### What to do
Copy word for word the part of the listing below that opens with the line containing "By looking at" and runs through the end of the listing, leaving the pictures out.
▽
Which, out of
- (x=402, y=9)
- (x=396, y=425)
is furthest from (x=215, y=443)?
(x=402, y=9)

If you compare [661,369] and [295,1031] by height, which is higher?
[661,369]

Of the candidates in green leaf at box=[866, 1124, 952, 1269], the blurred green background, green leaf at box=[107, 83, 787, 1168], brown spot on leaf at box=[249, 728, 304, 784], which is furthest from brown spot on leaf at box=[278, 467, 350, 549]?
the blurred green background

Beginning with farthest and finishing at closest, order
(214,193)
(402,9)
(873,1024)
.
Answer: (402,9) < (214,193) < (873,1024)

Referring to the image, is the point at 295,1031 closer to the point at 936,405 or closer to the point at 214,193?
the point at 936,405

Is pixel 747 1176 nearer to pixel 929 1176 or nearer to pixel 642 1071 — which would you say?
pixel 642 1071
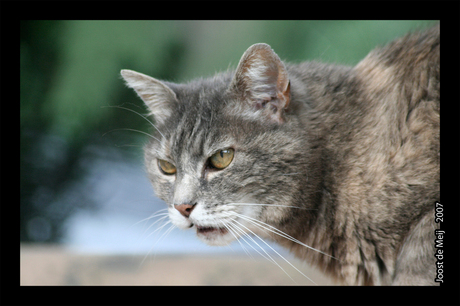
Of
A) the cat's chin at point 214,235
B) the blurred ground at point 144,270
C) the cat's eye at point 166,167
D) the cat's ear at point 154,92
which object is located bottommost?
the blurred ground at point 144,270

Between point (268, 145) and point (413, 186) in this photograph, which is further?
point (268, 145)

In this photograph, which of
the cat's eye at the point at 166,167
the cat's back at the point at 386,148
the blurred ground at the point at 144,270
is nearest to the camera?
the cat's back at the point at 386,148

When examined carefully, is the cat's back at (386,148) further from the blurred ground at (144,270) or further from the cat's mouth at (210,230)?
the blurred ground at (144,270)

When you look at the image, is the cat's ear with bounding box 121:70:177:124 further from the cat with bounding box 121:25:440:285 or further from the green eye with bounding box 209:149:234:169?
the green eye with bounding box 209:149:234:169

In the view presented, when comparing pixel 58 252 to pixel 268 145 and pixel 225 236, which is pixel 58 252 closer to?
pixel 225 236

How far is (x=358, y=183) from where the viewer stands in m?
1.85

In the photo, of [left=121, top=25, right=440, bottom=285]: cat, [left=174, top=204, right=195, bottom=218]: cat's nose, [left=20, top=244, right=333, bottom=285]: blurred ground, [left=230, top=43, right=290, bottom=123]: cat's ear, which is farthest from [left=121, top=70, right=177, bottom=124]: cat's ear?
[left=20, top=244, right=333, bottom=285]: blurred ground

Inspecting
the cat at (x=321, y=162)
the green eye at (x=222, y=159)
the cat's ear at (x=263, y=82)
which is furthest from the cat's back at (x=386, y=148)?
the green eye at (x=222, y=159)

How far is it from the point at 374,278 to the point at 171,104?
1.30 meters

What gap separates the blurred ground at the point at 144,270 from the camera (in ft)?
8.58

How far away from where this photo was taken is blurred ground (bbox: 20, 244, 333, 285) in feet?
8.58

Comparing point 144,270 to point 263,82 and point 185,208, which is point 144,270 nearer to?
point 185,208

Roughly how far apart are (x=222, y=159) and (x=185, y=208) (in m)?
0.28

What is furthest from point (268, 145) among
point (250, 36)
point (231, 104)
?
point (250, 36)
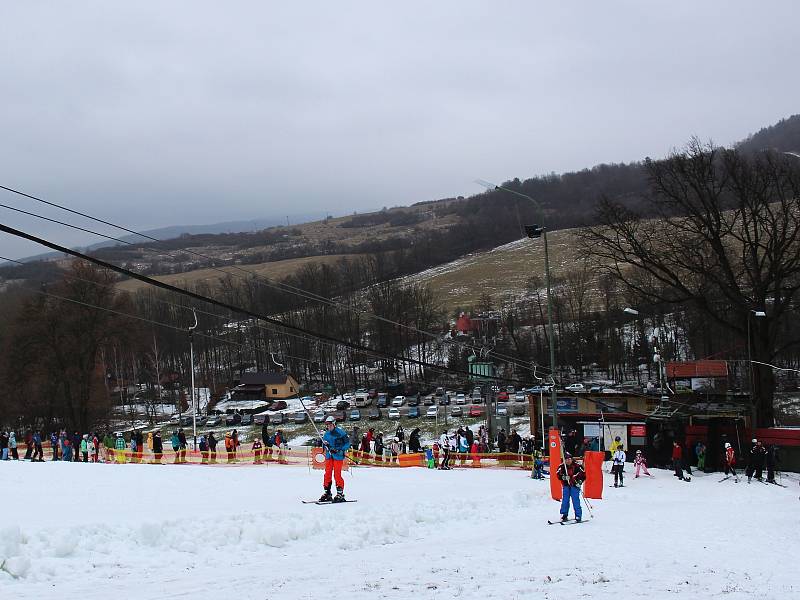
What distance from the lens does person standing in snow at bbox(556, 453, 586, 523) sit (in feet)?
58.4

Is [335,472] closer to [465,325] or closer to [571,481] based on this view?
[571,481]

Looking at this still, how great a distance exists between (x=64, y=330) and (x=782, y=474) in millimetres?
50410

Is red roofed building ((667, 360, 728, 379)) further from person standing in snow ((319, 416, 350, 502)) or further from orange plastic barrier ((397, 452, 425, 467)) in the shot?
person standing in snow ((319, 416, 350, 502))

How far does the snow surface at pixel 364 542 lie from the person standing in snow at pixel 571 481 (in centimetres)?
53

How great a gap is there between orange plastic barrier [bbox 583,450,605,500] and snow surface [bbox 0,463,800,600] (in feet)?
1.38

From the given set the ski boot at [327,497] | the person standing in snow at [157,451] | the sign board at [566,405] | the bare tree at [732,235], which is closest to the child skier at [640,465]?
the bare tree at [732,235]

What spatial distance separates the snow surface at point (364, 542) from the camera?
36.9 ft

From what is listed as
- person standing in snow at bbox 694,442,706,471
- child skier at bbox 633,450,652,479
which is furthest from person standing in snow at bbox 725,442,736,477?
child skier at bbox 633,450,652,479

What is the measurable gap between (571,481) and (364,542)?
519 centimetres

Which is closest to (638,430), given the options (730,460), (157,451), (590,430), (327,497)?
(590,430)

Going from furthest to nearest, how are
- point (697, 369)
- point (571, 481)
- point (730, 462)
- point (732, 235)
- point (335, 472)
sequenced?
point (697, 369)
point (732, 235)
point (730, 462)
point (335, 472)
point (571, 481)

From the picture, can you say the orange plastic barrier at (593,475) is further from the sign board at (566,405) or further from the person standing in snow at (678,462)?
the sign board at (566,405)

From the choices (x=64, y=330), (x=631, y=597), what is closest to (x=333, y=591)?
(x=631, y=597)

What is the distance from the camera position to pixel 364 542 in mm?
15398
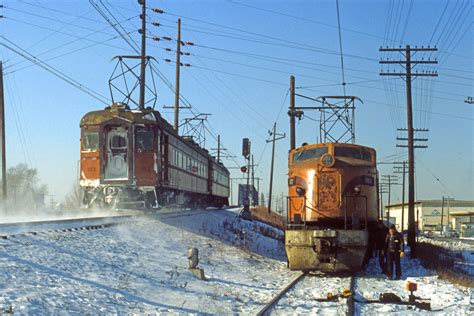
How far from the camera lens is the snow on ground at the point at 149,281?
8383mm

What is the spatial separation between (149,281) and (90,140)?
33.2ft

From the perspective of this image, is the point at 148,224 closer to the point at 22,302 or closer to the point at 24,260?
the point at 24,260

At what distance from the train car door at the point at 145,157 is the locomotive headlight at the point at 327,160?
6734 millimetres

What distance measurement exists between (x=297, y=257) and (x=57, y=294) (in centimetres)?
805

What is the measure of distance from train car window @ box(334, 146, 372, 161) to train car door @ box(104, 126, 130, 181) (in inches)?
301

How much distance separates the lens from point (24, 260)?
9398mm

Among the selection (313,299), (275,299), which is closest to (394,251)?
(313,299)

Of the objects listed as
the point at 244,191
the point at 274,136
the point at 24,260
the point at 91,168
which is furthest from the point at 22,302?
the point at 244,191

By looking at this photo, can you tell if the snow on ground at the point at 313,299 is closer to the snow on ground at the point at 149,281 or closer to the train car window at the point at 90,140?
the snow on ground at the point at 149,281

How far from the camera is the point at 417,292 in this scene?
40.4ft

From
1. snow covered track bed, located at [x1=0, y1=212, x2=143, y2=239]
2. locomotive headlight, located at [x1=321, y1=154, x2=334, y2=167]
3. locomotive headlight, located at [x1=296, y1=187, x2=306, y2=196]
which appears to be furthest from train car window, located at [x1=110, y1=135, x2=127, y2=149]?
locomotive headlight, located at [x1=321, y1=154, x2=334, y2=167]

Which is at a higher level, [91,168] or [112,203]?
[91,168]

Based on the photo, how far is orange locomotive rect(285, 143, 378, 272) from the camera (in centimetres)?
1461

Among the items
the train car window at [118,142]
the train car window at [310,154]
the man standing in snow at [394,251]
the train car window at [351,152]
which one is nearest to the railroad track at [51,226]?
the train car window at [118,142]
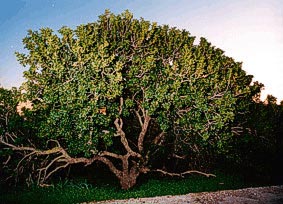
△
### Solution to the exercise
By looking at this photo, can you tell if the snow on ground at the point at 313,299 is closer to the snow on ground at the point at 149,281 or closer to the train car window at the point at 90,140?
the snow on ground at the point at 149,281

How far from the camera is the point at 417,292 in this scene?
40.4ft

From
1. snow covered track bed, located at [x1=0, y1=212, x2=143, y2=239]
2. locomotive headlight, located at [x1=321, y1=154, x2=334, y2=167]
3. locomotive headlight, located at [x1=296, y1=187, x2=306, y2=196]
which appears to be furthest from train car window, located at [x1=110, y1=135, x2=127, y2=149]?
locomotive headlight, located at [x1=321, y1=154, x2=334, y2=167]

Which is at a higher level, [91,168] or [112,203]?
[91,168]

Based on the photo, how far is orange locomotive rect(285, 143, 378, 272) from the camera (in centimetres)?
1461

Among the items
the train car window at [118,142]
the train car window at [310,154]
the man standing in snow at [394,251]
the train car window at [351,152]
which one is nearest to the railroad track at [51,226]?
the train car window at [118,142]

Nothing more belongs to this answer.